AS representatives of a single-issue party, Publican MSPs would have plenty of time on their hands when parliament was not debating smoking. I asked Carroll if this meant they could pop out for a sly cigarette. Probably not, he said, and certainly not in the case of Robertson, who is a non-smoker.

"We will remain a single-issue campaign until we get some success on a compromise on smoking. After that, we could well turn our attention to other issues, such as the failure of the government to tackle drug addiction. Addicts are provided with methadone, needles, everything but the drugs. Meanwhile, consumption of a legal product, sold over the counter and taxed at 80%, is banned."

One policy the Publican Party shares with Jack McConnell is the need to promote a multicultural society. Carroll has been working with a campaign to lift the ban on smoking shisha pipes.

"Gathering in a café to share a shisha pipe is an important part of the social life of people from Arab or other middle eastern cultures. It's not even all that unhealthy, since the tobacco has zero tar and very low nicotine. But the shisha tradition has been swept away just like that of the Scottish pub."

There is a distinct possibility that Alistair McConnachie, the Independent Green Voice candidate, might get elected on the Glasgow list. At least, that is what he thinks. He stood in the 2003 election in Glasgow Kelvin and attracted 1300 votes, 6% of the total. He says he needs just 5.6% of the region votes this time around to get one of the additional seats in Glasgow.

This would quite an achievement for a man who was expelled from the UK Independence Party for extremism, which would be like being flung oot the SS for cruelty. At least, this is what some mainstream Greens are putting about.

McConnachie denies this story of expulsion and we are happy to relate his version. He was not expelled from UKIP. His membership was simply "not renewed" by the party after he wrote letters to the press on matters relating to the Holocaust.

If you are a Glasgow voter, please bear in mind that McConnachie was not expelled from UKIP for supporting the views of author David Irving on the Holocaust. There was merely a "non-renewal" of his membership for supporting Irving's right to express the opinion that the Holocaust was not as bad as people make out.

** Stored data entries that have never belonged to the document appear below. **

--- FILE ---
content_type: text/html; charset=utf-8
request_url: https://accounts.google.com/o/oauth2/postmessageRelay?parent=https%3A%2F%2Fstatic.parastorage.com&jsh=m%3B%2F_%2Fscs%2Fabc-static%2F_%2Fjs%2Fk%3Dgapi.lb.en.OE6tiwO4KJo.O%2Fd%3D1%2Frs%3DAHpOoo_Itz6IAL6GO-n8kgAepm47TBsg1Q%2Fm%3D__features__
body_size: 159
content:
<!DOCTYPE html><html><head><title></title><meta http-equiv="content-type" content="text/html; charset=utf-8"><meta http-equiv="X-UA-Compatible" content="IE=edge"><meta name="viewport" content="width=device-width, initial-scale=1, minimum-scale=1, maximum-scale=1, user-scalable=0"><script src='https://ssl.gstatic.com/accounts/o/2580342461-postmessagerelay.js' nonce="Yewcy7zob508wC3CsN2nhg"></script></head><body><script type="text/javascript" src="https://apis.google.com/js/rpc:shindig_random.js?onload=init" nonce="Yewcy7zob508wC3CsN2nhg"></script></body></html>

McConnachie, a dapper-looking law student, is founder, leader and only candidate of Independent Green Voice. He has no shortage of policies in his manifesto, which you can access on

Sovereignty is a monthly magazine on "self-determination" which McConnachie has edited and published for eight years. His other publication, Prosperity, is "dedicated to freedom from debt slavery worldwide".

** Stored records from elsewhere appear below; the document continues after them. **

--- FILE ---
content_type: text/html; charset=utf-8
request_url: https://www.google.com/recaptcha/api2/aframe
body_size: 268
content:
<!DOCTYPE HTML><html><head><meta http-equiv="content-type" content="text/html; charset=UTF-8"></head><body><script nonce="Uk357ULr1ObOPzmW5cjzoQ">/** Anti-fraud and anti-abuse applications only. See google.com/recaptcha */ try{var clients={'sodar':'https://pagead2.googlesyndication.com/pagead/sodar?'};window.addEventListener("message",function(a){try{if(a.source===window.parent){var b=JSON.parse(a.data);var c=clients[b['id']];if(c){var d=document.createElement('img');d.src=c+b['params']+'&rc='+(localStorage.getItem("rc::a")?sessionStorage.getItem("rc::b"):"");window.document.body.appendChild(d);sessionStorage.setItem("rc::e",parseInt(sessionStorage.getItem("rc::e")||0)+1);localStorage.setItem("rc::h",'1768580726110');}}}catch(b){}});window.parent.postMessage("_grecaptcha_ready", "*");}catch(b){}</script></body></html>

For a Green, McConnachie takes the unusual stance that climate change and global warming might not actually exist. Among the plethora of policy, McConnachie pledges money reform, food and water sovereignty, democracy not plutocracy, no foreign wars (and presumably no civil wars) and an end to huge banking profits.

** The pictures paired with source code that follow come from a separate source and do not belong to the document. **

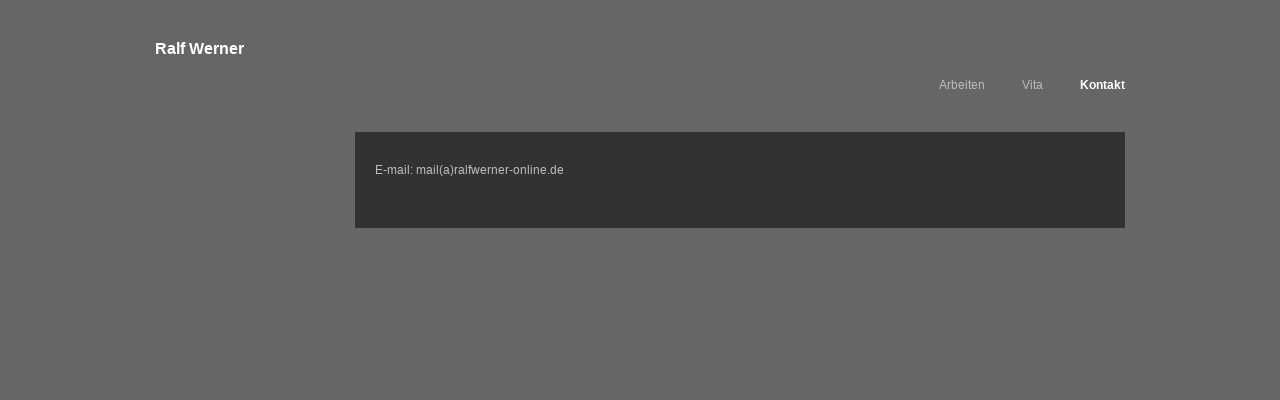

--- FILE ---
content_type: text/html
request_url: http://ralfwerner-online.de/kontakt.html
body_size: 1274
content:
<!DOCTYPE html PUBLIC "-//W3C//DTD XHTML 1.0 Strict//EN" "http://www.w3.org/TR/xhtml1/DTD/xhtml1-strict.dtd">
<html xmlns="http://www.w3.org/1999/xhtml">
  <head>
    <title>Ralf Werner</title>
    <meta http-equiv="Content-Type" content="text/html;charset=utf-8"/>
    <link href="ralfwerner.css" rel="stylesheet" type="text/css"/>
    <link href="vita.css" rel="stylesheet" type="text/css"/>

  </head>
  
  <body>
  
  <div id="header">
   <p class="name">Ralf Werner</p>
  	<ul class="nav">
  		<li><a href="index.html">Arbeiten</a></li>
  		<li><a href="vita.html">Vita</a></li>
  		<li><span class="headlight">Kontakt</span></li>
  	</ul>
  </div> <!--end of header div-->
  
  <div id="contentwrapper">  
  <div id="kontakt">
  <div id="content">
  <p>E-mail: <a href="&#109;&#97;&#105;&#108;&#116;&#111;&#58;&#109;&#97;&#105;&#108;&#64;&#114;&#97;&#108;&#102;&#119;&#101;&#114;&#110;&#101;&#114;&#45;&#111;&#110;&#108;&#105;&#110;&#101;&#46;&#100;&#101;">&#109;&#97;&#105;&#108;&#40;&#97;&#41;&#114;&#97;&#108;&#102;&#119;&#101;&#114;&#110;&#101;&#114;&#45;&#111;&#110;&#108;&#105;&#110;&#101;&#46;&#100;&#101;</a>
  </p>
  </div> <!--end of content div-->
  </div> <!--end of kontakt div-->
  </div> <!--end of contentwrapper div -->

  </body>
  
  </html>
  		
  

--- FILE ---
content_type: text/css
request_url: http://ralfwerner-online.de/ralfwerner.css
body_size: 2519
content:
/*
CSS for Ralf Werner site
*/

On health, he has a policy described intriguingly as "Delivering thinness in a modern Scotland". McConnachie admits the title is not entirely serious, but he does propose legislation to make calorie warnings compulsory on bottles and cans of alcohol.

THE Scottish Enterprise Party appears to be an SNP for pukka folk. Or for people who have the initials FSA Scot after their names. Ian Brodie of Falsyde, FSA Scot, is standing in the Highlands and Dr Ian Hume, FSA Scot, in Lothian. You might be forgiven for thinking the SEP is the political wing of the Society of Antiquaries of Scotland, or FSA Scot as it is known. Their third candidate is just plain Bob Ingram, standing against Alex Salmond in Gordon and on the North-East Scotland list.

The SEP has a long, not to say long-winded, list of policies on its website. I would summarise them for you. But the site is full of CAPITAL LETTERS and bold type and exclamation!!! marks!!! It's all done in eye-watering bright blue colours, and I kind of lost the will to live less than half-way through.